Aparentemente, estas cifras muestran que la década de los noventa ha significado para el Perú un rompimiento con su tradicional historia de mercantilismo y concesión de privilegios. Sin embargo, esta política no se ha logrado sobre la base de una negociación amplia. Este gobierno más bien ha impuesto las reglas de juego sobre los intereses de algunos grupos de presión, tales como sindicatos de trabajadores, gremios empresariales y partidos políticos, y no ha apelado a la negociación ni al debate con los representantes de la sociedad civil. Empero, no podemos negar que como consecuencia de la concentración del poder político en las manos de Fujimori, el gobierno ha emprendido varias reformas en forma rápida, sin mayor obstáculo. El autogolpe de Estado en abril de 1992, la Constitución de 1993, la sumisión de los parlamentarios de Cambio 90 y Nueva Mayoría a los deseos de Fujimori y la restricción de la libertad de prensa así lo han permitido. Sin embargo, la misma concentración del poder también permitiría un cambio total de reglas de juego si así lo desea el Presidente de turno, por lo que habría que depender de su benevolencia y su sabiduría.
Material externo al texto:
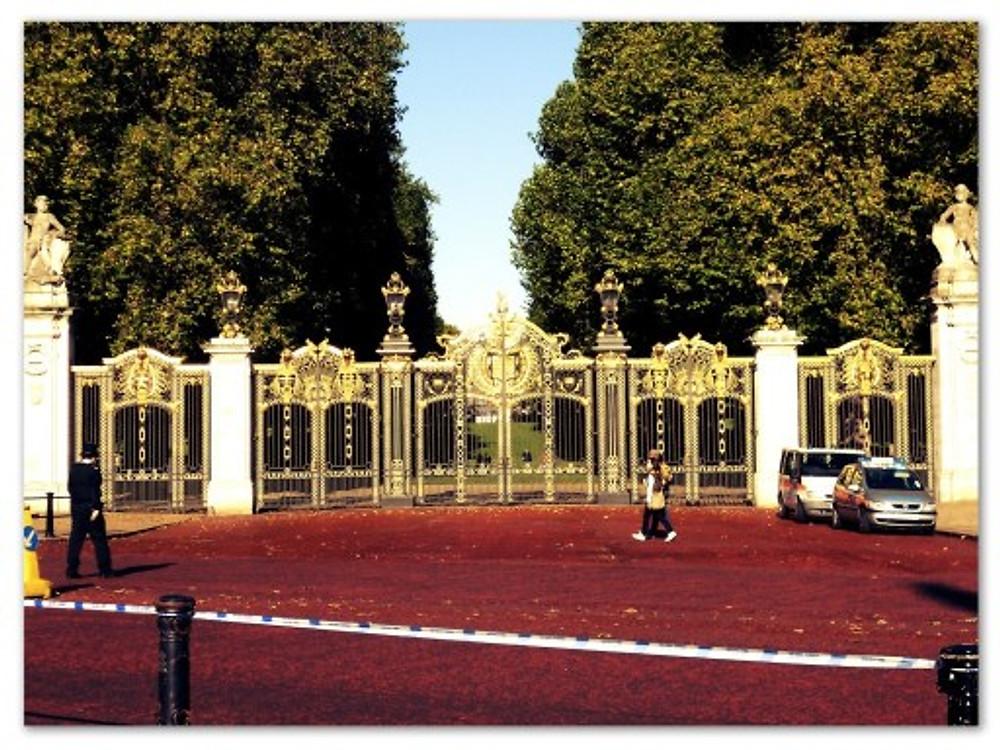 Os portões do Palácio de Buckingham (arquivo pessoal)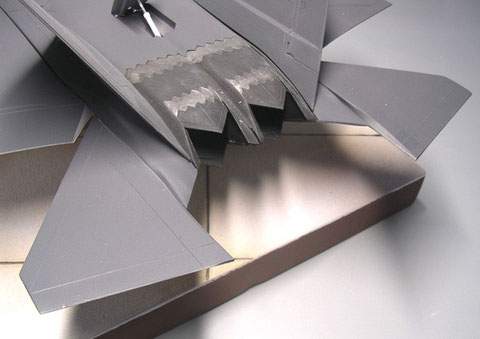 Die Höhenruder des Prototyps haben eine andere Form als das Serienmuster.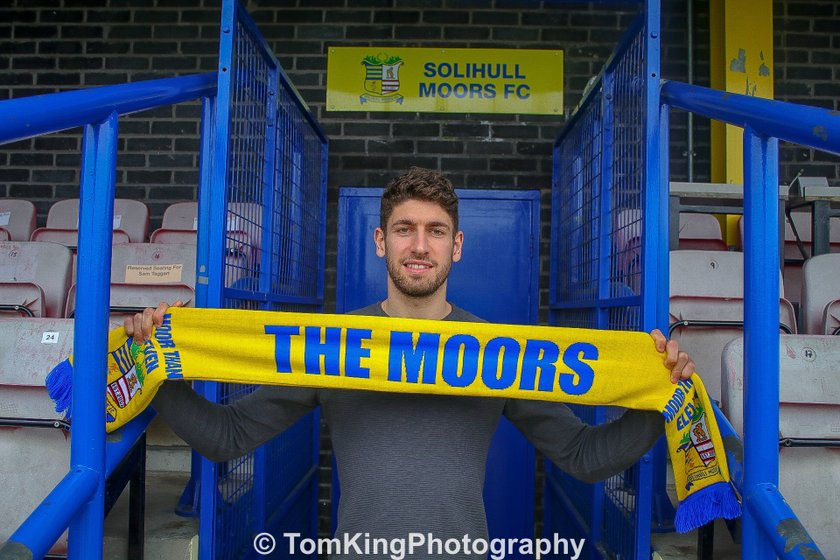 Carline pens Moors contract extension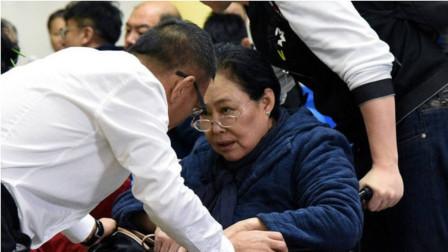 她一生辉煌,却被儿子记恨女儿出国,今晚年坐轮椅显凄凉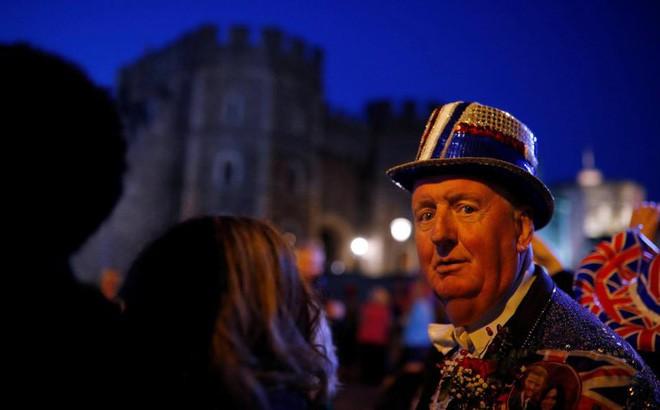 Không khí trước giờ G đám cưới hoàng gia Anh: Người dân xếp chỗ từ sớm mong diện kiến Hoàng tử Harry và tân nương - Ảnh 4.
Por otro lado, por más que se hayan aplicado algunas medidas importantes que han llevado a la reducción del déficit público y de la inflación, aún hacen falta varias reformas que incentiven la inversión privada y el crecimiento económico. Es vital continuar con el proceso de privatizaciones y concesiones, con la reforma del Estado y con una mejor definición de los derechos de propiedad en sectores como el agropecuario. Sólo entonces, lograremos un mayor flujo de inversiones a proyectos de largo alcance y no sólo capitales especulativos. Pero para continuar con estas reformas estructurales, es necesario llegar a consensos mínimos con los representantes de los diferentes sectores de la sociedad, llámense gremios empresariales, sindicatos de trabajadores, organizaciones populares, comunidades campesinas, partidos políticos, etc. En caso contrario, quienes hoy son marginados del debate, desearán modificar casi totalmente las reglas de juego bajo la concepción de que la única manera de mejorar su situación es con “reinvindicaciones” a costa de quienes hoy imponen las medidas económicas. Esto es más grave si consideramos que hoy en día los partidos políticos son mucho menos representativos que en el pasado. La alianza Cambio 90-Nueva Mayoría por ejemplo es una organización política mucho más caudillista y verticalista que los partidos políticos “tradicionales”.

En consecuencia, si realmente queremos sentar las bases para el desarrollo económico del país, desterrando para siempre las políticas mercantilistas y populistas, debemos apostar por la desconcentración del poder, por la organización de la sociedad en torno a partidos políticos efectivamente representativos y por la negociación y el debate entre los diferentes sectores de la sociedad civil. Sólo así, evitaremos que el Presidente de turno aplique las medidas que mejor le parezcan y que los grupos marginados presionen por políticas mercantilistas y populistas cuando no por el cambio total de las reglas de juego.